## Задание a
Отфильтруйте записи и выпишите каждую строку, в которой встречается строка «white».

## Данный отрывок
=====
Ему нужна стабильность. И это, пожалуй, единственное, что на деле объединяет его с обычным жителем России. И правда, нормальные люди предпочитают стабильность. Китайское проклятие «чтобы тебе жить в эпоху перемен» отзывается в сердцах многих. Надо, чтобы работали магазины, функционировала банковская система, не стреляли на улицах и в супермаркетах, вовремя платили пенсии и пр. Конечно, в любом обществе всегда найдутся сорвиголовы, готовые променять блага стабильности на ветер перемен, и иногда их настроение становится преобладающим. Особенно если в магазинах всякая дрянь продается втридорога, банковская система выдает кредиты под 20 %, в супермаркетах постреливают полицейские, а достойные пенсии получают только отставные чиновники. В целом, однако, люди терпеливы и готовы сносить подобные мелочи. А уж долготерпение россиян давно вошло в фольклор, в тосты вождей. И ведь не без причин. Пусть фраза «лихие 90-е» исчезла из телевизионных приемников, но в свое время ее изобретатель (я надеюсь) получил премию: она работала. Хлебнули нестабильности. Хватит.
=====
## Исходные данные
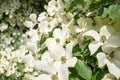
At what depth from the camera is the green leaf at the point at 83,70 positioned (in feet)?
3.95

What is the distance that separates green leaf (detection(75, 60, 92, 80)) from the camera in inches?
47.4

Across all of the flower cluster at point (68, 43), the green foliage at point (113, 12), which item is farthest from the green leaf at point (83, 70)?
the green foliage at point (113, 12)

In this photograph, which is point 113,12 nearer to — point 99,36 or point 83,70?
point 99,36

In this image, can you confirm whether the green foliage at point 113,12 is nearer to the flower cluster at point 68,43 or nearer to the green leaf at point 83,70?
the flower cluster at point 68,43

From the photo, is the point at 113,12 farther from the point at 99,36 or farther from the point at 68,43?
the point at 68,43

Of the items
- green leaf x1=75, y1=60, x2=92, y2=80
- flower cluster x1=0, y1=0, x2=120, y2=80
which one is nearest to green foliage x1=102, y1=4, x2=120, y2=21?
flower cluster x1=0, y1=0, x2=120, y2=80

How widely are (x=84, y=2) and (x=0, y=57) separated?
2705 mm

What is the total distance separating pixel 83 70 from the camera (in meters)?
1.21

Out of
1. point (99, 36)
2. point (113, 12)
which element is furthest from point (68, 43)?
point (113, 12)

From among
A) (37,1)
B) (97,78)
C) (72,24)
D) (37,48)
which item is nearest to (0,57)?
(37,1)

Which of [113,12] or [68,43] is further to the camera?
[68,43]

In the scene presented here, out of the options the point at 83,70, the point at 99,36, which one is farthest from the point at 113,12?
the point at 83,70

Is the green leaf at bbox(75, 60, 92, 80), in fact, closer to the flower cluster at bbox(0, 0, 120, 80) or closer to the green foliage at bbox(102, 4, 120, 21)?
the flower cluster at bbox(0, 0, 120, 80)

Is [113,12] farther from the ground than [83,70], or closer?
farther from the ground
=====
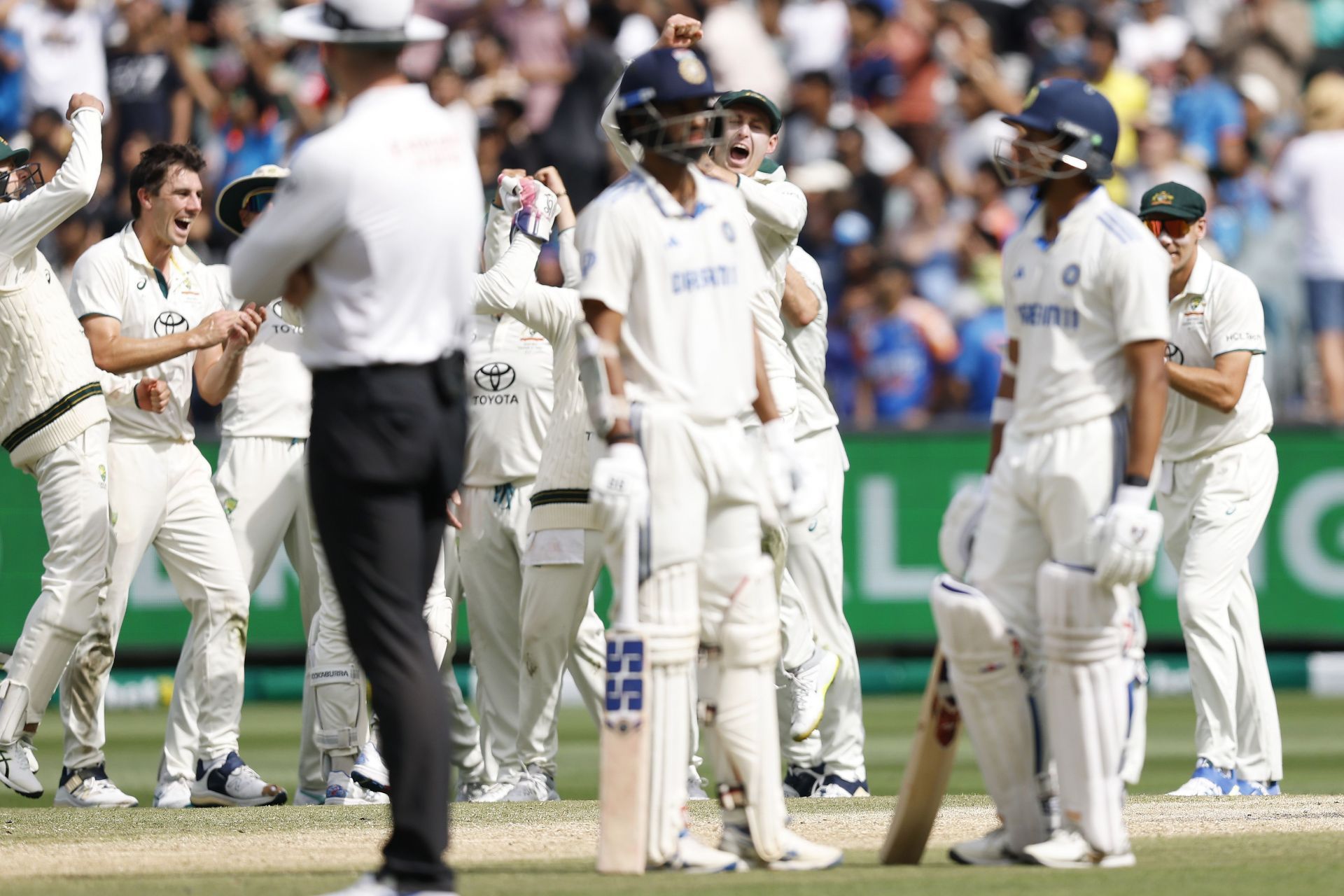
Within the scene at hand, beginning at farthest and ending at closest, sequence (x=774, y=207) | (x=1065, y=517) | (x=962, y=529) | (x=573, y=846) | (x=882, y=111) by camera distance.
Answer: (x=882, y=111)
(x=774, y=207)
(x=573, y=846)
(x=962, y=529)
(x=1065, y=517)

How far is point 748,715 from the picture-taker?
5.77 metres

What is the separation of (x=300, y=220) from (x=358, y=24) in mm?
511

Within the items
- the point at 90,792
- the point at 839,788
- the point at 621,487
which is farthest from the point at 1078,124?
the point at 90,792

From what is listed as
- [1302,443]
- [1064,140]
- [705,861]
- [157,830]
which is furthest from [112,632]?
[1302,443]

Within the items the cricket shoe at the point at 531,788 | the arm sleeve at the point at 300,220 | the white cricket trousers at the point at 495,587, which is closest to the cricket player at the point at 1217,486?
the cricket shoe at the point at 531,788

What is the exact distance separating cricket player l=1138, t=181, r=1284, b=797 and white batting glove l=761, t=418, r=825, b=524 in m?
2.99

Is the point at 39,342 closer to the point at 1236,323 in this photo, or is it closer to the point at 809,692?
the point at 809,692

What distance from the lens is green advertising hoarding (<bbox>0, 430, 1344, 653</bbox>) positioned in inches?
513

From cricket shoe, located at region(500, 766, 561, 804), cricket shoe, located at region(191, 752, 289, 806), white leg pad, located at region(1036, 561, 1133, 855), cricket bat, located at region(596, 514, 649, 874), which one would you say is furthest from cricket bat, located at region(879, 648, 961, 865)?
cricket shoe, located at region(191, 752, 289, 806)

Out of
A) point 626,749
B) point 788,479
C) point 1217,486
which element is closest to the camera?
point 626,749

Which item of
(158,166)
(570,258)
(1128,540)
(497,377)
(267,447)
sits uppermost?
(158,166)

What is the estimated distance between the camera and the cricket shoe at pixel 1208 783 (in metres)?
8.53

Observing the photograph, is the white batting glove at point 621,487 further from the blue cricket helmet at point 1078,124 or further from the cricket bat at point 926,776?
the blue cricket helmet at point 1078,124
=====
## Задание b
Когда, согласно отрывку о стабильности, настроение сорвиголов, готовых променять стабильность на перемены, становится преобладающим?

## Полный ответ a
Within the items the cricket shoe at the point at 531,788 | the arm sleeve at the point at 300,220 | the white cricket trousers at the point at 495,587, which is closest to the cricket player at the point at 1217,486?
What is the exact distance separating cricket player l=1138, t=181, r=1284, b=797 and white batting glove l=761, t=418, r=825, b=524 in m?
From cricket shoe, located at region(500, 766, 561, 804), cricket shoe, located at region(191, 752, 289, 806), white leg pad, located at region(1036, 561, 1133, 855), cricket bat, located at region(596, 514, 649, 874), which one would you say is furthest from cricket bat, located at region(879, 648, 961, 865)?
Observing the photograph, is the white batting glove at point 621,487 further from the blue cricket helmet at point 1078,124 or further from the cricket bat at point 926,776?

## Полный ответ b
Согласно отрывку, особенно это случается, когда в магазинах всякая дрянь продается втридорога, а банковская система выдает кредиты под 20 %. Еще один такой случай описан там, где в супермаркетах постреливают полицейские, а достойные пенсии получают только отставные чиновники.